The question is :
Let $R$ be a Dedekind domain and $I,J$ be fractional ideals in $R$. Then $I \cong J$ as $R-$modules if and only if $IJ^{-1}$ is a principal ideal of the quotient field $K(R)$ of $R$ i.e. $[I]=[J]$ in the class group $C(R)$.
The hint given was in one direction : if $\phi : I \to J$ is an isomorphism, then I must show that $\frac{\phi(a)}a$ is constant (doesn't depend on $a$).
In the reverse direction , if $IJ^{-1} = (c)$ for some $c \in K(R)$, then since $I$ is fractional and $R$ is Dedekind, $I = \frac{(a,b)}r$ for some $r$, since every ideal is doubly generated in a Dedekind domain, and similarly for $J$. How does this give me an isomorphism?
In the forward direction, if we assume first that $I,J$ are integral (i.e. ideals of $R$ itself) then pick $a \in I$ and note that ,$\phi : I \to J$ induces $\phi_m : S_m^{-1}I \to S_m^{-1} J$ (the localizations of $I$ and $J$ at every maximal ideal $m$, particularly those $m_i$ which contain $a$). Now, $S_{m_i}^{-1}(a)$ is mapped to some $S_{m_i}^{-1}(b)$ since $S_m^{-1}R$ is a discrete valuation ring. But I am not able to bring in $\frac{\phi(a)}a$ anywhere : how do I bring the quotient in, in the first place?
Assume that $[I]=[J]$. Then we know that $\exists a,b \in R$ s.t. $(a)I = (b)J$. In particular for $x \in I$ there exists unique $y \in J$ s.t. $ax = by$. Now define a map $\phi: I \to J$ by sending $x$ to $y$. As mentioned above this map is a bijection and we only need to prove that $\phi$ is a module homomorphism.

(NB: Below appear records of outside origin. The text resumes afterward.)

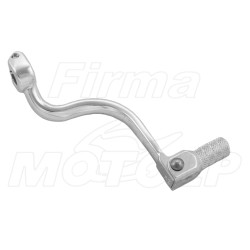 DŹWIGNIA ZMIANY BIEGÓW KAWASAKI KX 250 KX250 rok produkcji 2003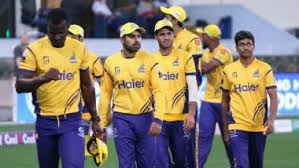 Channels, stats, schedules, fixtures, ranking of t20 fixtures of t20 county matches and cricket leagues like psl t20, natwest t20, ipl t20, bbl t20. Peshawar Zalmi Vs Quetta Gladiators Psl 2018 Live Streaming Get Live Cricket Score Watch Free Telecast Of Psl Eliminator 1 In Lahore On Tv Online Latestly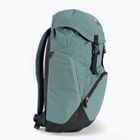 Plecak deuter Walker 24 l jade/ ivy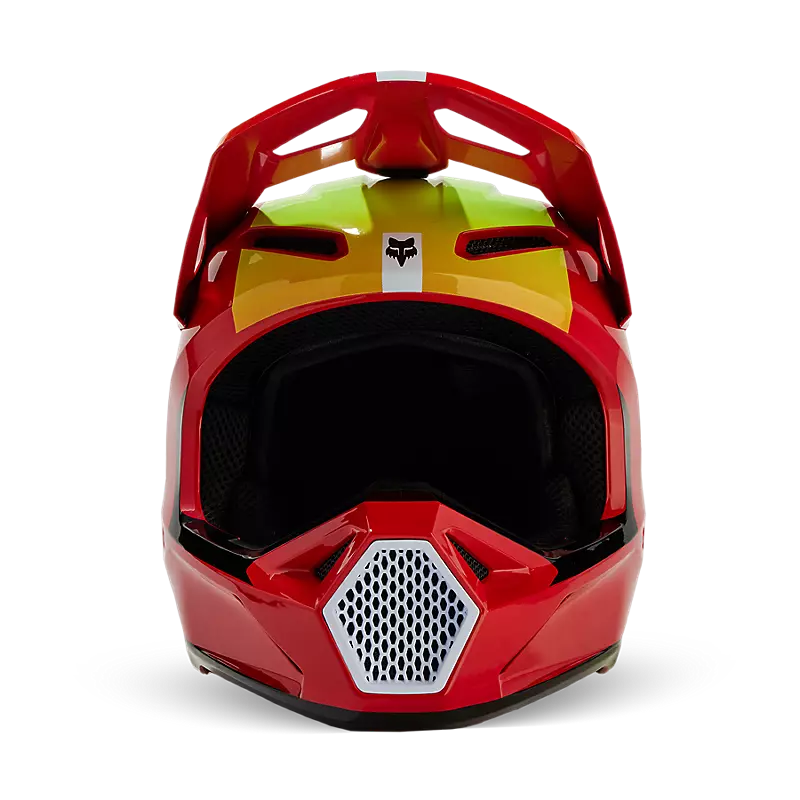 V1 Ballast Helmet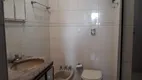 Foto 25 de Apartamento com 3 Quartos à venda, 94m² em Vila Rossi Borghi E Siqueira, Campinas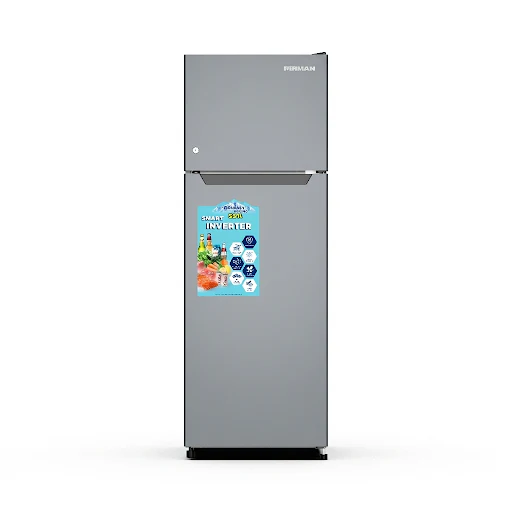 FIRMAN INVERTER FRIDGE - FRI - 170TM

Now we have that if $ax_1 = by_1$ and $ax_2 = by_2$ then $a(x_1+x_2) = b(y_1+y_2)$. This means that:
$$\phi(x_1 + x_2) = y_1 + y_2 = \phi(x_1) + \phi(x_2)$$
Also if $r \in R$, then if $ax = by$ we have that $a(rx) = b(ry)$. Thus we have that:
$$\phi(rx) = ry = r\phi(y)$$
This finishes the first direction.
For the other side I have a proof that doesn't make use of the hint. Let $\phi: I \to J$ be an $R$-module isomorphism. Then $\exists r,k \not = 0 \in R$ s.t. $rI \subseteq R$ and $kJ \subset R$, as $I$ and $J$ are fractional ideals. Now it's not hard to see that the restriction of $\phi$ to $rkI$ is an isomorphism between $(rk)I$ and $(rk)J$, which are both integral ideals.
Indeed $\phi(rkx) = rk\phi(x) = rky$ and the bijectivity isn't hard to proof. Now we'll prove that for a fixed $x \in (rK)I$ we have $\phi(x)(rk)I = x(rk)J$. This follows as:
$$\phi(x)(rk)a = \phi(xrka) = x\phi(ra) = xrk\phi(a) \in xrkJ \implies \phi(x)rkI \subset xrkJ$$ $$xrkb = xrk\phi(a) = \phi(xrka) = \phi(x)rka \in \phi(x)rkI \implies xrkJ \subset \phi(x)rkI$$
Note that in the first line we used the fact that $rka \in R$ to put it inside the isomorphism. While in the second line we used the surjectivity of $\phi$ to get that for every $b \in j$ there is $a \in I$ s.t. $\phi(a) = b$.
So as $x \in (rk)I \subset R$ and $\phi(x) \in (rk)J \subset R$ we get that $(rk)I \sim (rk)J$. Thus we have that $[(rk)I]=[(rk)J] \implies [(rk)][I] = [(rk)][J] \implies [I]=[J]$. Hence the proof.